Because the radio signal live internet stutters? After a few minutes the signal falls.


----------



## SirDice (Oct 14, 2014)

Broken accesspoint? I recently replaced mine because of that same behaviour.


----------



## teo (Oct 14, 2014)

SirDice said:
			
		

> Broken accesspoint? I recently replaced mine because of that same behaviour.


I do not understand what you mean Broken accesspoint.


----------



## SirDice (Oct 14, 2014)

My accesspoint didn't have a stable signal giving me lots of disconnects and a really lousy ping when it was connected. It was a couple of years old and prone to overheating (especially last summer as it was quite hot for Dutch standards).  Long story short, my accesspoint needed to be replaced.

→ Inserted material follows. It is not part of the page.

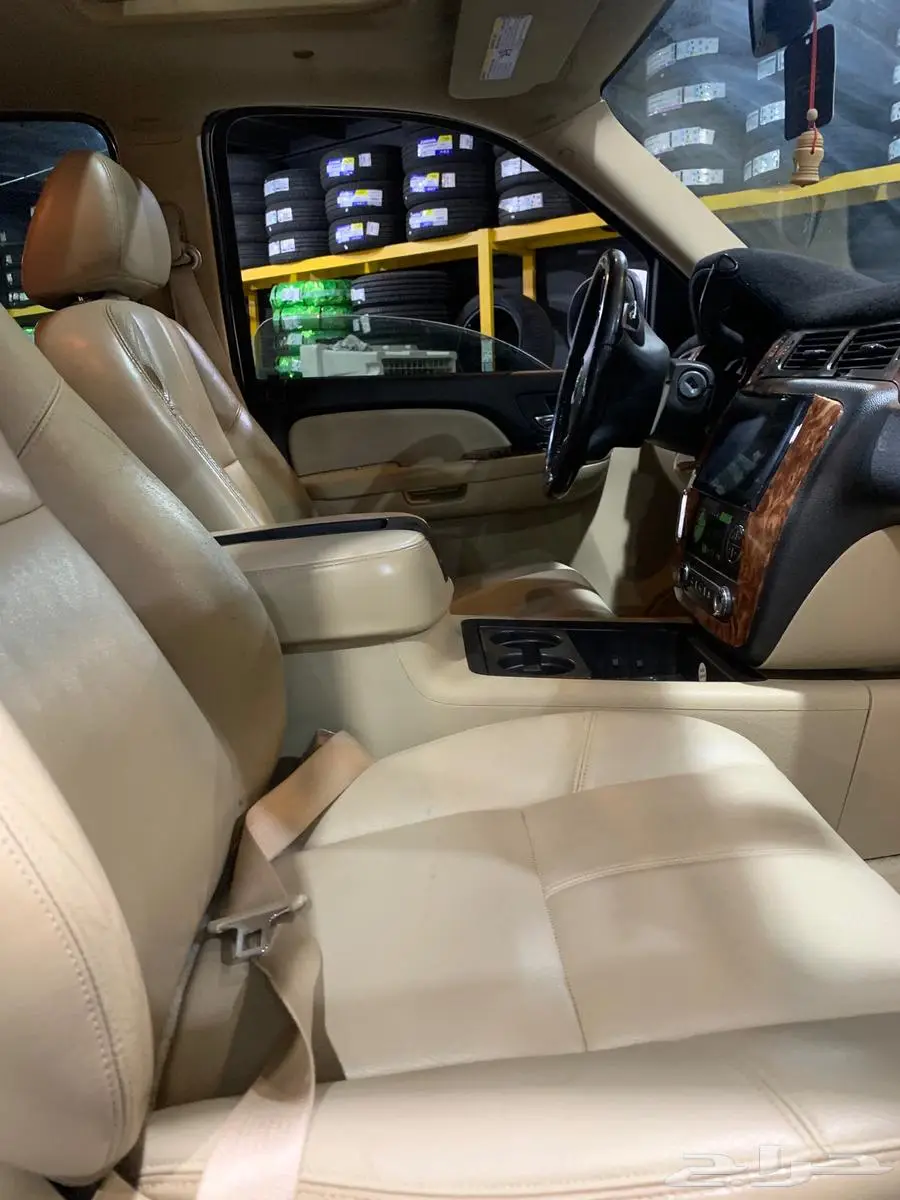 جمس تاهو 2007 سعودي فل كامل بخاله ممتازه 23000 7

http://en.wikipedia.org/wiki/Wireless_access_point


----------



## teo (Oct 14, 2014)

SirDice said:
			
		

> My accesspoint didn't have a stable signal giving me lots of disconnects and a really lousy ping when it was connected. It was a couple of years old and prone to overheating (especially last summer as it was quite hot for Dutch standards).  Long story short, my accesspoint needed to be replaced.

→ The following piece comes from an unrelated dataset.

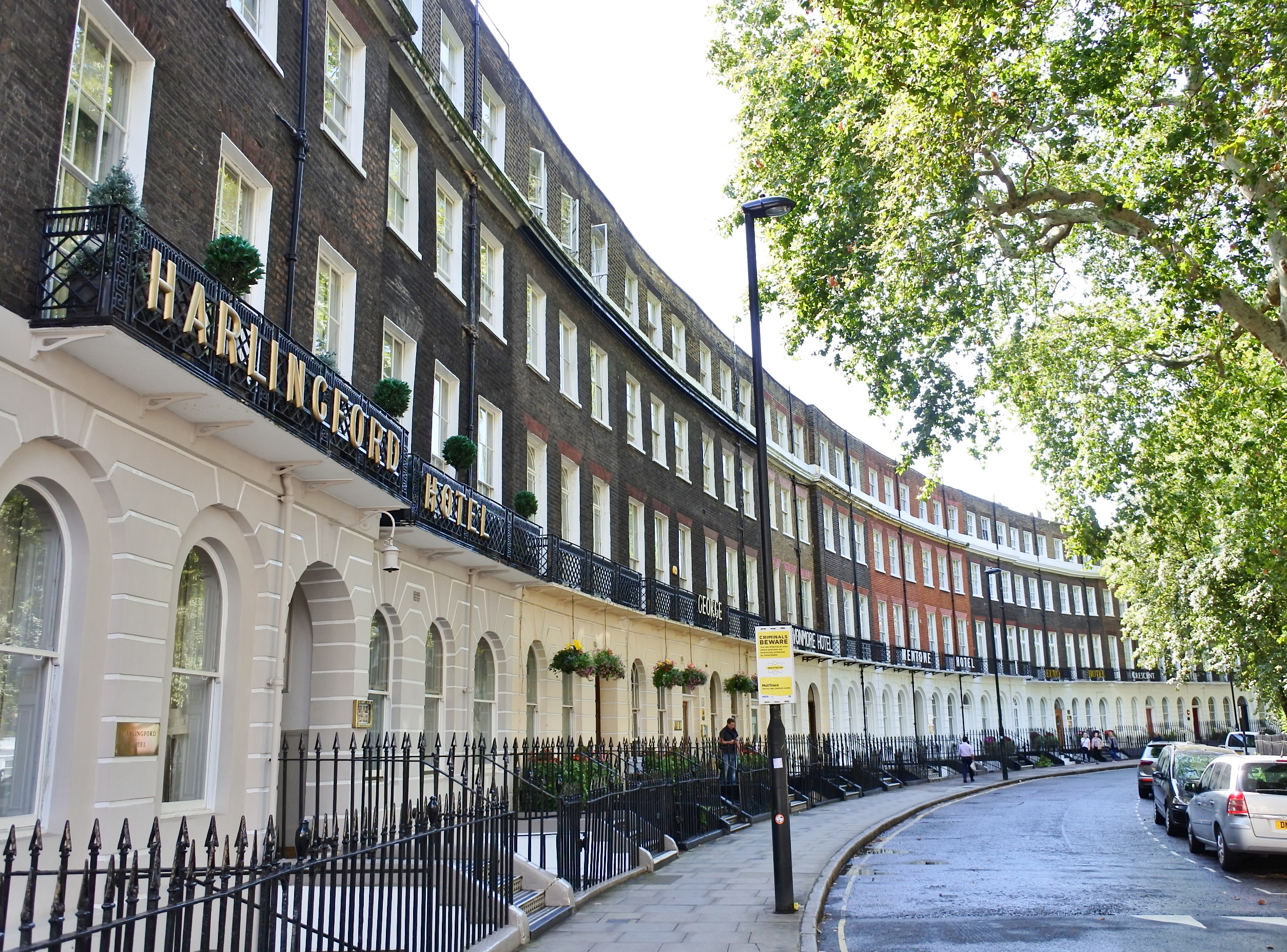 Cartwright Gardens London Map Fasci Garden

The connection to the network is through router is new. Router connection to the machine is via ethernet cable LAN and wireless.


----------



## youngunix (Oct 23, 2014)

teo said:


> The connection to the network is through router is new. Router connection to the machine is via ethernet cable LAN and wireless.

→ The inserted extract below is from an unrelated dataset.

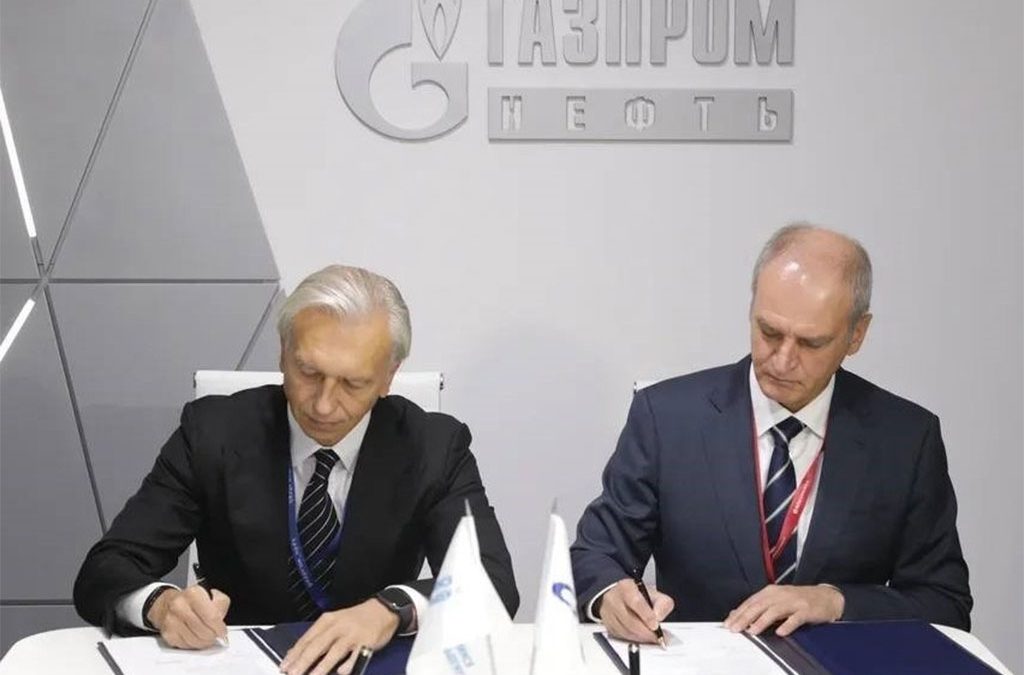 SCF And Gazprom Neft Join Forces To Facilitate Decarbonisation And Digitalisation In Energy Shipping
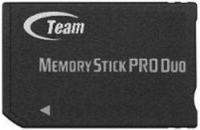 Фото - Карта памяти Team Group Memory Stick Pro Duo 8 ГБ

Did you mean "...and *NOT* wireless"? Because why would use both on one machine?
Connection stutters are due to a lot of factors such as; distance between server and your location, your down/up speeds, time of the day, etc.
Try turning off both your cable modem and router for about 30 seconds and power them on again (modem first, router 5 seconds after).


----------



## teo (Nov 10, 2014)

I can not configure the firewall. I started a thread and just saw that another controversy was generated.


----------